**Problem to work on**
The answer must be every line of the records below that contains the word "Free", copied out.

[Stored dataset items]
^^^^
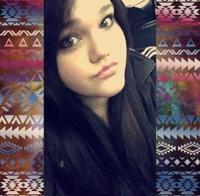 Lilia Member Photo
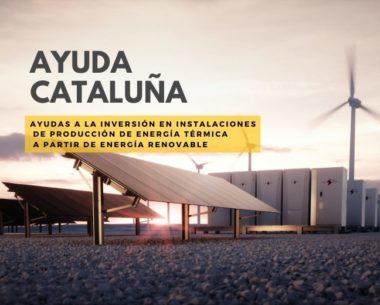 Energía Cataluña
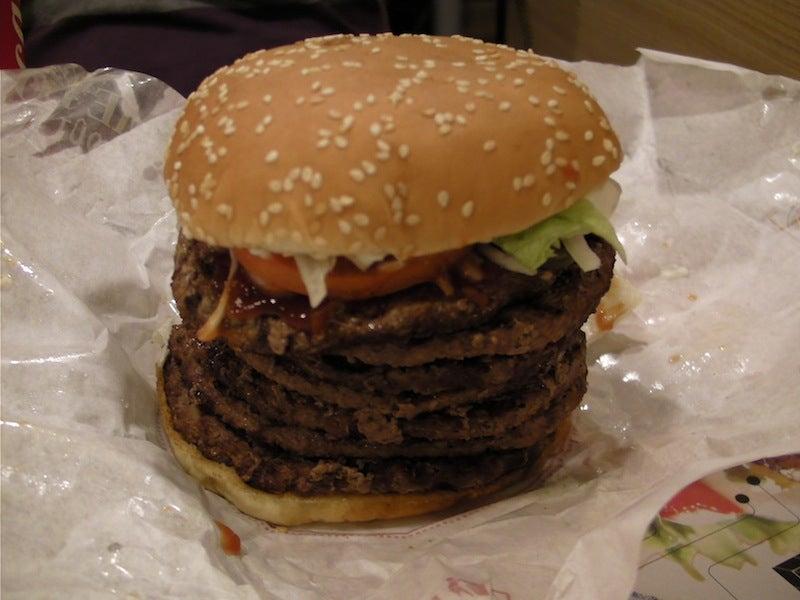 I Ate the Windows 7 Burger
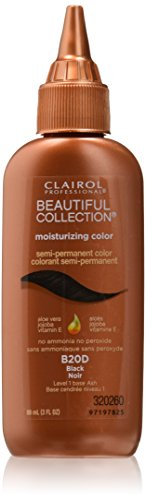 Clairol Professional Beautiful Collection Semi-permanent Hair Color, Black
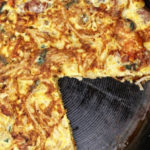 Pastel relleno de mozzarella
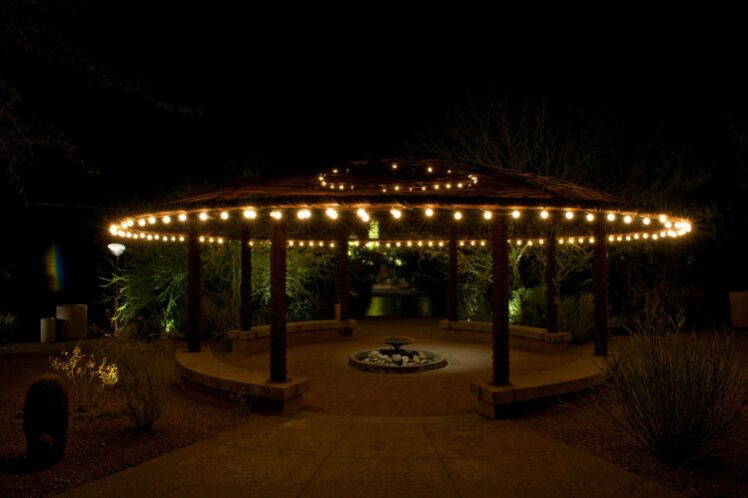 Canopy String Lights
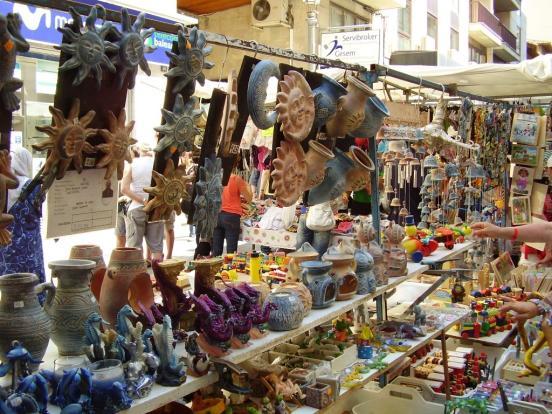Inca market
^^^^
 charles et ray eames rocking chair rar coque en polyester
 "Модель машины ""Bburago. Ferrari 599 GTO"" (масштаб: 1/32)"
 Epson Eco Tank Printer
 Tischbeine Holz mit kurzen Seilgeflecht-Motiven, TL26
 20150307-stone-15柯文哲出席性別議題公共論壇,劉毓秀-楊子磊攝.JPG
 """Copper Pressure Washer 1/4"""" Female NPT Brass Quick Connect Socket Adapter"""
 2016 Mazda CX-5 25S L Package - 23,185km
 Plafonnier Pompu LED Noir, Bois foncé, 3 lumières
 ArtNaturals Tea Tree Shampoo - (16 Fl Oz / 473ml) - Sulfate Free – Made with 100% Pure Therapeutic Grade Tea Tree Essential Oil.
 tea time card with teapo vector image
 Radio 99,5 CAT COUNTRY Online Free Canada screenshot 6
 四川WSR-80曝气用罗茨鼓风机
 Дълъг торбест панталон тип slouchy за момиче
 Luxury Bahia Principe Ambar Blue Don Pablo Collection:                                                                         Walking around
^^^^
**Result**
 ArtNaturals Tea Tree Shampoo - (16 Fl Oz / 473ml) - Sulfate Free – Made with 100% Pure Therapeutic Grade Tea Tree Essential Oil.
 Radio 99,5 CAT COUNTRY Online Free Canada screenshot 6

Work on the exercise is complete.